## 原文
•••••

例えば、自立度が高く、将来的に在宅復帰を目指している利用者の場合、それほど長期で施設を利用するという事にはならないと思うので、入居費用を支払わなくても問題ないかもしれません。
それに対して、要介護度が重い利用者の場合、在宅復帰を目指していたとしても短期間でそれを目指すのは難しい傾向があるので、結果として入居している期間が長くなりがちです。
そうした利用者が入居するのなら、なるべく事前に入居費用を支払っておいた方がいいでしょう。
このように、入居費用が掛からない施設を選ぶ事で、金銭的な負担を抑える事ができます。
ケアハウスに入居する
ケアハウスに入居する事でも、金銭的な負担を抑える事ができます。
ケアハウスとは、60歳以上の年齢になっている高齢者が、自宅での安全な生活が困難であるとされた場合に入居ができる施設の事です。
運営母体は、地方自治体や社会福祉法人によって運営されており、そこから助成金が支払われているので、その分低価格でサービスを受ける事ができるようになっています。
ケアハウスには、「一般型ケアハウス」と「介護型ケアハウス」の2種類があり、利用者の自立度や状態により、適切な方を選ぶ形式になっているようです。
一般型ケアハウスは、60歳以上の高齢者が利用できるようになっており、掃除や食事、洗濯などを利用者に代わってスタッフが行ってくれるようになっています。
高齢者の場合、認知機能の低下により、掃除を適切に行う事が困難になりがちです。
廃棄しなければいけないものがどれか分別できなくなったり、整理・整頓などができなくなってしまうので、掃除をしたとしても家の中が散らかってしまうという事はよくあるようです。
そういった方は、この一般型ケアハウスに入居する事で、掃除などに不安がある高齢者の悩みを解消できると言えます。
ただし、認知訓練や筋力強化向上などの自立度向上といったプランは含まれていないので、その点は注意するようにしてください。
将来的に在宅復帰を目指す人には向いていないサービスになっており、掃除や洗濯などを利用者がやらなくなった分、かえって認知機能の低下がより進んでしまう事も考えられるでしょう。
それに対して介護型ケアハウスは、65歳以上の高齢者でかつ要介護状態にある人が利用できるサービスになっています。
一般型ケアハウスで挙げた掃除や食事などのサービスに加えて、排泄介助や入浴介助、自立度向上などのサービスも組み込まれているようです。
トイレや入浴の際に利用者一人だと不安があるといった方を対象にしており、一般型ケアハウスを利用している利用者よりも自立度が低い人を想定していると思われます。

•••••

空間に関する質問データの行:
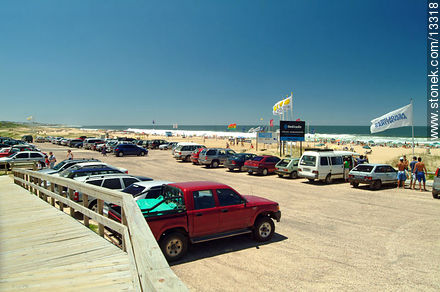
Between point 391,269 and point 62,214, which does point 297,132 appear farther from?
point 62,214

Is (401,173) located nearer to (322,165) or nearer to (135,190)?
(322,165)

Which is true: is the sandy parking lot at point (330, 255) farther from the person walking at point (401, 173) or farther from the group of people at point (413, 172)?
the person walking at point (401, 173)

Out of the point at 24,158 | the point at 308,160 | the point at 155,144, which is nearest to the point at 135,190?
the point at 308,160

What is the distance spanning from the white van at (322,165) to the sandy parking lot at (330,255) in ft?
19.5

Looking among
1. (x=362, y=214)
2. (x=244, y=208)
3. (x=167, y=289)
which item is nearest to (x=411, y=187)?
(x=362, y=214)

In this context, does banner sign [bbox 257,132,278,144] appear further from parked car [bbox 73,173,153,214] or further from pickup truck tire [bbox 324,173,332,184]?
parked car [bbox 73,173,153,214]

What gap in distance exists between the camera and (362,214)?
1082 centimetres

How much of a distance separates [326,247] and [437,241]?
131 inches

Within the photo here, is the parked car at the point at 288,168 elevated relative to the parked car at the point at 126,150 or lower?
lower

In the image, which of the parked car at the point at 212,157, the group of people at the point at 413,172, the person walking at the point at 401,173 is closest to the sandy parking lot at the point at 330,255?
the group of people at the point at 413,172

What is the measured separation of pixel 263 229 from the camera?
25.8 feet

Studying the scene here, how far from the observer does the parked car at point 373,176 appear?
1623 cm

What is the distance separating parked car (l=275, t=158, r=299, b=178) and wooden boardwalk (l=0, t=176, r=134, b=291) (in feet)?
52.6

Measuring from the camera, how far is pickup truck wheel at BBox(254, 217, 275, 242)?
772 cm
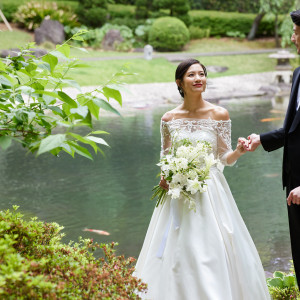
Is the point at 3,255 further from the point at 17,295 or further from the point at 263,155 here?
the point at 263,155

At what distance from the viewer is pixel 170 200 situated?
3.44 m

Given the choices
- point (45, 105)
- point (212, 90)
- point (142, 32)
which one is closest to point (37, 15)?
point (142, 32)

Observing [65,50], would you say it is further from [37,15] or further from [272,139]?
[37,15]

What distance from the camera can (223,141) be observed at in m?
3.49

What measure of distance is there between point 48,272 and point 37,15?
79.4 ft

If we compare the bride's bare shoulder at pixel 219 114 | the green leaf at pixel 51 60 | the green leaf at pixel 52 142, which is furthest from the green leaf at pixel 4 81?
the bride's bare shoulder at pixel 219 114

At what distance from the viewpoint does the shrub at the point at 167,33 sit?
23.8 metres

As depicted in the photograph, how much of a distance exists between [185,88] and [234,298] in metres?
1.36

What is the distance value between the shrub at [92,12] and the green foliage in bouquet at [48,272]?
24809 millimetres

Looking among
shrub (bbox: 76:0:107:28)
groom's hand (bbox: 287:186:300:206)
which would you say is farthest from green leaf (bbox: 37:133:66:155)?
shrub (bbox: 76:0:107:28)

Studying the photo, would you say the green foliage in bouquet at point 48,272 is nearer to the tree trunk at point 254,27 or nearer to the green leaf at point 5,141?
the green leaf at point 5,141

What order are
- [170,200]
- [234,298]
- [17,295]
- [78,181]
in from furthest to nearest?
1. [78,181]
2. [170,200]
3. [234,298]
4. [17,295]

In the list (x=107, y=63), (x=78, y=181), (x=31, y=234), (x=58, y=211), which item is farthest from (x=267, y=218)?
(x=107, y=63)

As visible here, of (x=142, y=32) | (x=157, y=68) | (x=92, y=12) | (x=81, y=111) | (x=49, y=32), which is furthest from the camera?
(x=92, y=12)
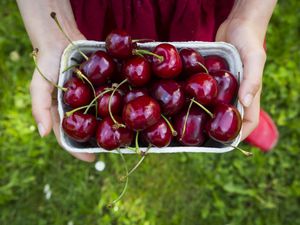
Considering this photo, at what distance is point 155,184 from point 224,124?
1.02m

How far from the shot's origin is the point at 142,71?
110 cm

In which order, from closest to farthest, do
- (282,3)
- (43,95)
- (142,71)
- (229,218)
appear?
1. (142,71)
2. (43,95)
3. (229,218)
4. (282,3)

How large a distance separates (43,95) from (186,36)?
20.9 inches

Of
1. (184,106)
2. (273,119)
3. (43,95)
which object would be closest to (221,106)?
(184,106)

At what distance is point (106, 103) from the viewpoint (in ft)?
3.67

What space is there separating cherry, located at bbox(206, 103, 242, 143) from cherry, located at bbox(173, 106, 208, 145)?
0.08 feet

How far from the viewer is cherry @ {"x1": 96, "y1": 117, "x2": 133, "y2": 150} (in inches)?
42.6

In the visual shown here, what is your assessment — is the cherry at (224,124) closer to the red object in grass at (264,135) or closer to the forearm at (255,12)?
the forearm at (255,12)

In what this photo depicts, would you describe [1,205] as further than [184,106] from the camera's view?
Yes

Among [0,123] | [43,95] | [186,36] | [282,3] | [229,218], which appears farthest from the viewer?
[282,3]

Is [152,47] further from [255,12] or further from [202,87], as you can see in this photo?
[255,12]

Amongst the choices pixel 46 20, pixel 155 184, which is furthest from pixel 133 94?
pixel 155 184

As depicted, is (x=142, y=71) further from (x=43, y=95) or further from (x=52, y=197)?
(x=52, y=197)

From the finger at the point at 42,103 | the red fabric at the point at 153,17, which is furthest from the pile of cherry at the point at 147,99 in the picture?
the red fabric at the point at 153,17
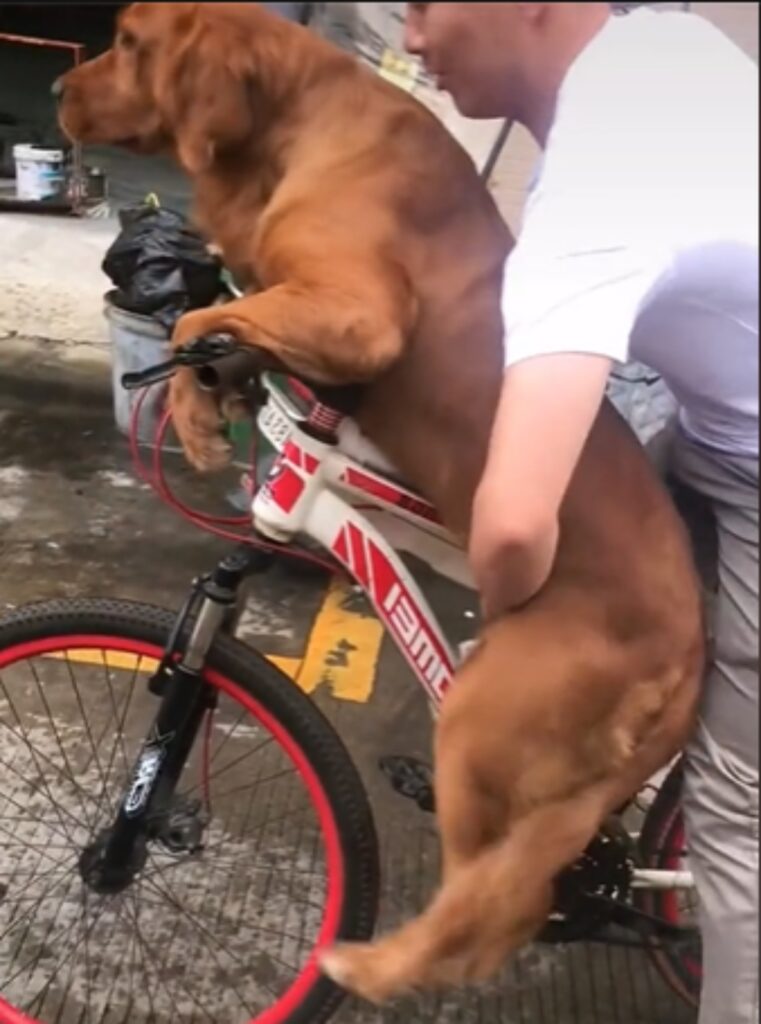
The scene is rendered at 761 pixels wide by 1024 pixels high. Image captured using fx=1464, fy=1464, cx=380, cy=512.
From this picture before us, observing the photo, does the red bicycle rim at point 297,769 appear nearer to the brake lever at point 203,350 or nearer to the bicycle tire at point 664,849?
the bicycle tire at point 664,849

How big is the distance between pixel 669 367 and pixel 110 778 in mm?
1554

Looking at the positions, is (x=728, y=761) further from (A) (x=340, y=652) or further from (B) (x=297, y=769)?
(A) (x=340, y=652)

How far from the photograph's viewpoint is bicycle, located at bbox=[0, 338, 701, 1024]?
1979 millimetres

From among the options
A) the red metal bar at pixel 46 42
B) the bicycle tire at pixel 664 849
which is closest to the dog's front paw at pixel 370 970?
the bicycle tire at pixel 664 849

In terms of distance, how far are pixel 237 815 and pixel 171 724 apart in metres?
0.79

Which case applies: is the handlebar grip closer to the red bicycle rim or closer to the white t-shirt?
the white t-shirt

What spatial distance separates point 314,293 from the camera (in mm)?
1644

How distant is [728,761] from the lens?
1.86 meters

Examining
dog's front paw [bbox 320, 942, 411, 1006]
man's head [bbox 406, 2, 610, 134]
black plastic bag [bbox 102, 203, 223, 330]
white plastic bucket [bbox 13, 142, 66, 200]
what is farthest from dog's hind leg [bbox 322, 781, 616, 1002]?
black plastic bag [bbox 102, 203, 223, 330]

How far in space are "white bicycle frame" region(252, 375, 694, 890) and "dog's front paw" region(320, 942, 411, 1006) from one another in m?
0.34

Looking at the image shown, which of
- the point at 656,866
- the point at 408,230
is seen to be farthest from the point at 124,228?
the point at 656,866

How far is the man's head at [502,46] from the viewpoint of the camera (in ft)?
3.88

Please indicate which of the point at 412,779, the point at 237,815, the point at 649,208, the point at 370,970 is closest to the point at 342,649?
the point at 237,815

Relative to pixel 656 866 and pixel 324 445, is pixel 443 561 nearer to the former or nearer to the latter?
pixel 324 445
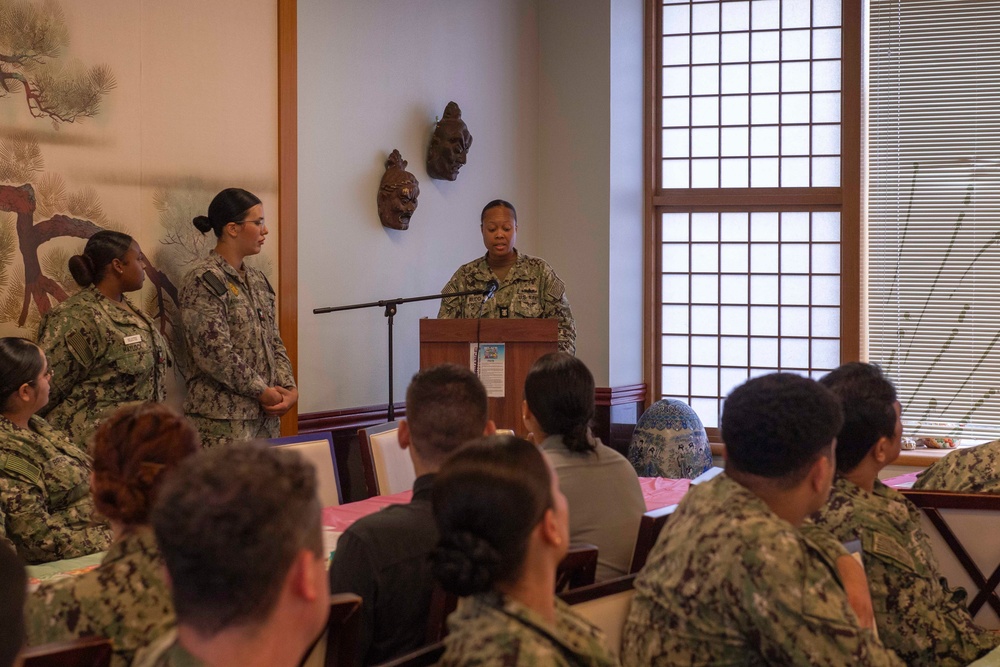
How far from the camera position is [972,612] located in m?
2.64

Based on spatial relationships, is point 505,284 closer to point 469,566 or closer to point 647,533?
point 647,533

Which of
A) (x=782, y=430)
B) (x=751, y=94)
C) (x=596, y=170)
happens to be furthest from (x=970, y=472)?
(x=751, y=94)

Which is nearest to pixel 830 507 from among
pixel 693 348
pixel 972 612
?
pixel 972 612

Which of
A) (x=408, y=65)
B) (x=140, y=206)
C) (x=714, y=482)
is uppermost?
(x=408, y=65)

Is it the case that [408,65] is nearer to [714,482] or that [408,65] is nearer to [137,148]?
[137,148]

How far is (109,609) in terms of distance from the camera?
153cm

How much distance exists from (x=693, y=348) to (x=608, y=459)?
4.62 m

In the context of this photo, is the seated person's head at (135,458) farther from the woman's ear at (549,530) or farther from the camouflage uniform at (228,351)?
the camouflage uniform at (228,351)

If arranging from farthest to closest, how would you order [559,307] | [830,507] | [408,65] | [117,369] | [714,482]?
[408,65], [559,307], [117,369], [830,507], [714,482]

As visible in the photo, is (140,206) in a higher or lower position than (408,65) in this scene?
lower

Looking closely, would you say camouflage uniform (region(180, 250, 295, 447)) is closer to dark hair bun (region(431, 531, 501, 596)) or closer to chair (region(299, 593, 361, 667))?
chair (region(299, 593, 361, 667))

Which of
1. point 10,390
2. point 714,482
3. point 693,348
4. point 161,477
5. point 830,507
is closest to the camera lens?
point 161,477

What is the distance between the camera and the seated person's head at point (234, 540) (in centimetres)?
107

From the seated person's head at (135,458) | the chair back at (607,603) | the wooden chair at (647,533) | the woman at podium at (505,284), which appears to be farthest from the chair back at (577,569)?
the woman at podium at (505,284)
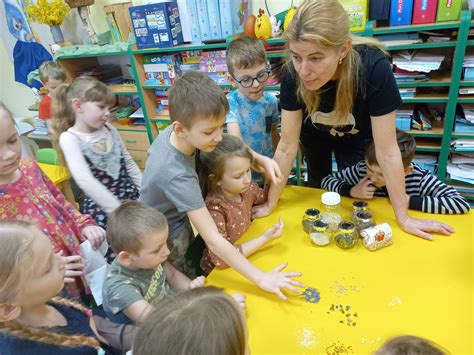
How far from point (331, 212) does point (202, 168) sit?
537 mm

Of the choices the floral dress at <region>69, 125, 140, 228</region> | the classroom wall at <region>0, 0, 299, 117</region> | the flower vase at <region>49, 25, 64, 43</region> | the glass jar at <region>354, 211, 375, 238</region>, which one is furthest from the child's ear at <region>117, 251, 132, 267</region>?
the flower vase at <region>49, 25, 64, 43</region>

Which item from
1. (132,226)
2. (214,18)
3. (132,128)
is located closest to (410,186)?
(132,226)

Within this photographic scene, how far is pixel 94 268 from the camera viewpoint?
1517mm

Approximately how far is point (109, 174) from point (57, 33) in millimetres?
2438

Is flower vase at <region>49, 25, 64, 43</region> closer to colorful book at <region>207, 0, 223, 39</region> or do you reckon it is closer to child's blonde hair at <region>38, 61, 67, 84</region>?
child's blonde hair at <region>38, 61, 67, 84</region>

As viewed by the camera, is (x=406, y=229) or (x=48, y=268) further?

•••••

## 記述問題
原文を「ケアハウスとは、60歳以上の」を含む箇所から書き写し、「まう事も考えられるでしょう。」の後で止めてください。その範囲の「高齢者」は、すべて「お年寄り」に置き換える。

## 解答
ケアハウスとは、60歳以上の年齢になっているお年寄りが、自宅での安全な生活が困難であるとされた場合に入居ができる施設の事です。
運営母体は、地方自治体や社会福祉法人によって運営されており、そこから助成金が支払われているので、その分低価格でサービスを受ける事ができるようになっています。
ケアハウスには、「一般型ケアハウス」と「介護型ケアハウス」の2種類があり、利用者の自立度や状態により、適切な方を選ぶ形式になっているようです。
一般型ケアハウスは、60歳以上のお年寄りが利用できるようになっており、掃除や食事、洗濯などを利用者に代わってスタッフが行ってくれるようになっています。
お年寄りの場合、認知機能の低下により、掃除を適切に行う事が困難になりがちです。
廃棄しなければいけないものがどれか分別できなくなったり、整理・整頓などができなくなってしまうので、掃除をしたとしても家の中が散らかってしまうという事はよくあるようです。
そういった方は、この一般型ケアハウスに入居する事で、掃除などに不安があるお年寄りの悩みを解消できると言えます。
ただし、認知訓練や筋力強化向上などの自立度向上といったプランは含まれていないので、その点は注意するようにしてください。
将来的に在宅復帰を目指す人には向いていないサービスになっており、掃除や洗濯などを利用者がやらなくなった分、かえって認知機能の低下がより進んでしまう事も考えられるでしょう。